Alo dediğimde Bahar’ın heyecanı tüm isteksizliğimi yok ediveriyor. “Bu kitabın yazarı öldü” diyor. Hiçbir şey anlamıyorum tabii.  “Kitabım çıktı, adı Bu kitabın yazarı öldü.”

Bazı metinler sahipsiz olmalı. Diğer türlü kıymet bilinmiyor zaten.

Şimdi bu cümlelerin sonuna Gülten Akın falan yazsam, ne tutulur ama.

Yaşayan hiçbir yazara yeteri kadar önem verildiğini görmedim. Ölmek lazım kıymete binmek için.

Canım Bahar. Akıllı kadınları sevmeli.

Vesselam.

Pencereden esen rüzgârla, kulağımdan telefonun ayrılışı, hemen hemen aynı esinti. İçimde sürekli büzüşüp gevşeyen, olmadık yerleri ve şeyleri deşen tüm kelimeler, ayyuka. Hepsini bağırmak isterken, kalemin ucuna gelip de akamayan mürekkep nicedir kırmızı.

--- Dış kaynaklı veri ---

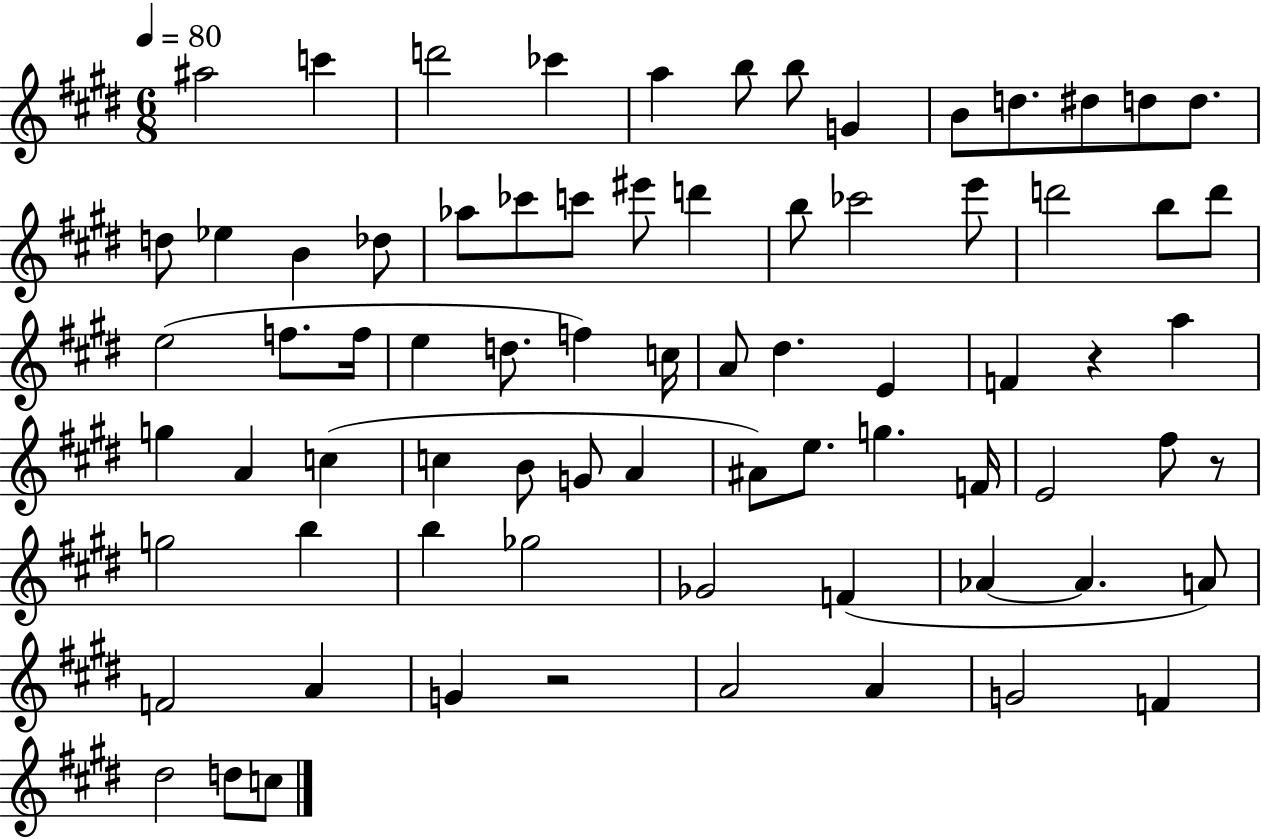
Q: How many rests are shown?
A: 3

Gecenin dinginliği karşı konulmaz olanları dansa çağırıyor. Gözlerimi kapatıyorum. Bir süre sonra üzerime ince bir hırka alıp parmak arası terliklerimi geçiriyorum ayağıma. Güneşin yaktığı bacaklarım, gecenin serinliğiyle gidişip duruyor.

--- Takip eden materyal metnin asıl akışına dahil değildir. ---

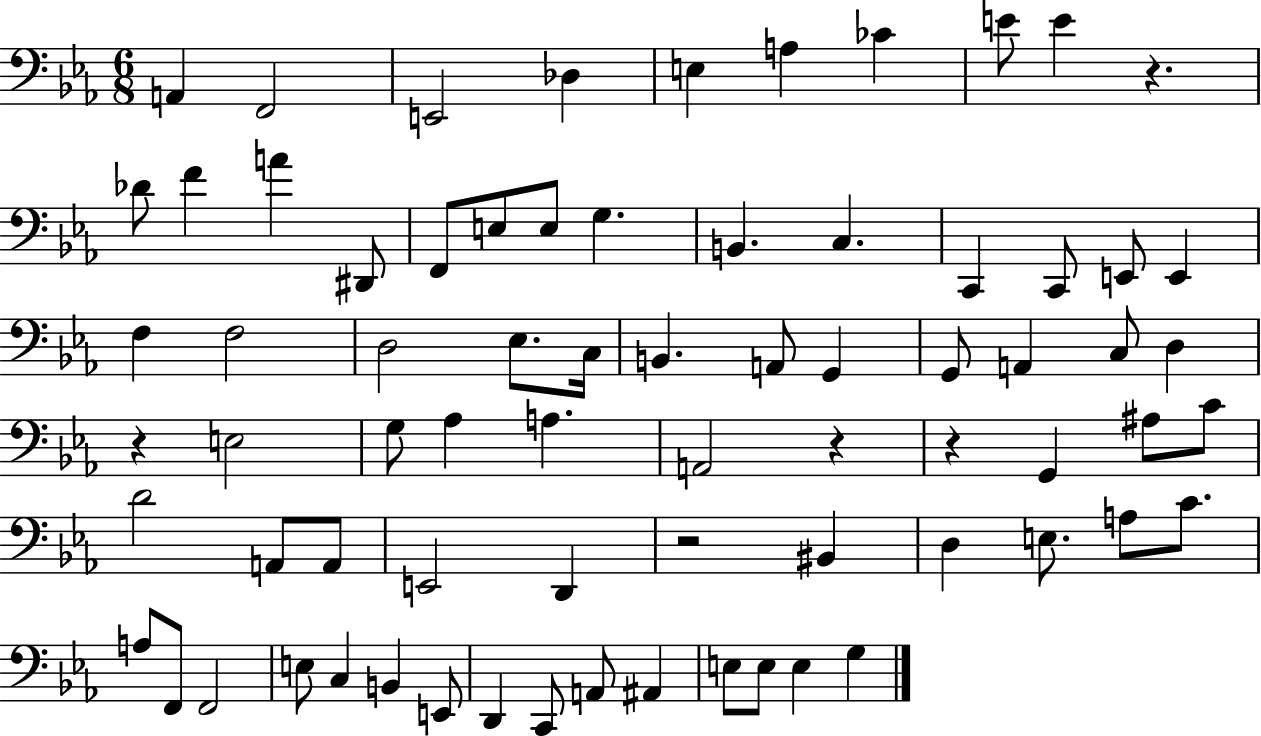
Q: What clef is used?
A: bass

Böyle zamanlarda, yürüdüğüm her yer çok yabancı oluyor bana. Evlerle, sokaklarla, karanlıkla yeniden tanışıyorum.

– Nereye olursa olsun Deniz, gideceğim buralardan, kimseye bir açıklama yapmadan gideceğim. Artık çok yoruldum, valla bak. Çocukluğumu yaşayamadım, gençliğimi yaşayamadım. Duysalar kafa mı buluyorsun derler, bu yaşa geldim bir kez sevişmedim bile. Kimseye dokunamıyorum. Hep ayıp olan benim, günah olan hep ben. Ne zaman vurmak istese uzanıveriyorum. Hıncını alana kadar tepiniyor üzerimde, ağzından akan salyalarla yıkandığım öyle çok ki. Artık bağırmıyorum bile.

Sesini çıkarmadan saatlerce dinliyor Deniz, her defasında sen daha iyilerini yapacaksın, benim sana olan inancım tam gibi cümleler sıra sıra…

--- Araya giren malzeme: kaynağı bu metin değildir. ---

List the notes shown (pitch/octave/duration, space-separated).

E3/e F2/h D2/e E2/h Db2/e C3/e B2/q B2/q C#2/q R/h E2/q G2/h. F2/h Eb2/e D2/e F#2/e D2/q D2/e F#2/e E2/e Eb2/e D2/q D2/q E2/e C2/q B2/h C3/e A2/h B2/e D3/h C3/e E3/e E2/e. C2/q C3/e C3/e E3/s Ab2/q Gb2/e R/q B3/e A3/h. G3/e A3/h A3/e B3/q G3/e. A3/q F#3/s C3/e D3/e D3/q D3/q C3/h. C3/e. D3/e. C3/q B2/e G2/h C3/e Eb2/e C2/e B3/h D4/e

Deniz’in söylediklerine inanmak, beni hiç bilmeyen birinin gözlerinin önünden bu metnin geçmesi gibi bir şey.

Şimdiki hislerden bahsederken, yıllar öncesine, hikâyenin başladığı yere gittik desem kim inanır ki buna.

Güneşin doğduğu yerden vardım kendime Figen. Bir gün, tanışacağız seninle.

Herkes istediğine inanıyor, sen ne söylersen söyle. İnsanlar hakkında istedikleri gibi konuşup ve seni konuştukları derecede biri yapmaktan vazgeçmiyor. Gözlerimizin önünde olana değil de kurguladığımız o muhteşem şeylere inanmak istiyoruz çoğu zaman. Bizim için muhteşem olanlar birinin hayatını karartmak pahasına bile olsa, bu tam olarak böyle.

– Ne diyeceğim, ya sevişmedim falan dedin ya. Çok merak ediyorum, hiç mi isteğin olmuyor, biriyle baş başa kalmıyor musun hiç.

– Oluyor tabii, hatta yakın bir zamanda kafam dağılsın diye Kader’e gittim. Oturuyoruz, durduk yere kasıklarım yanmaya başladı, ki Kader hiç tipim değil bu arada. Ama o an ona dokunup, deli gibi sevişmek geldi içimden. Fakat tuttum kendimi, şimdi saçma diyeceksin, sanki değer verdiğim herkes beni izliyor gibi hissettim. Nasıl bakarım yüzlerine diye düşündüm. Utandım.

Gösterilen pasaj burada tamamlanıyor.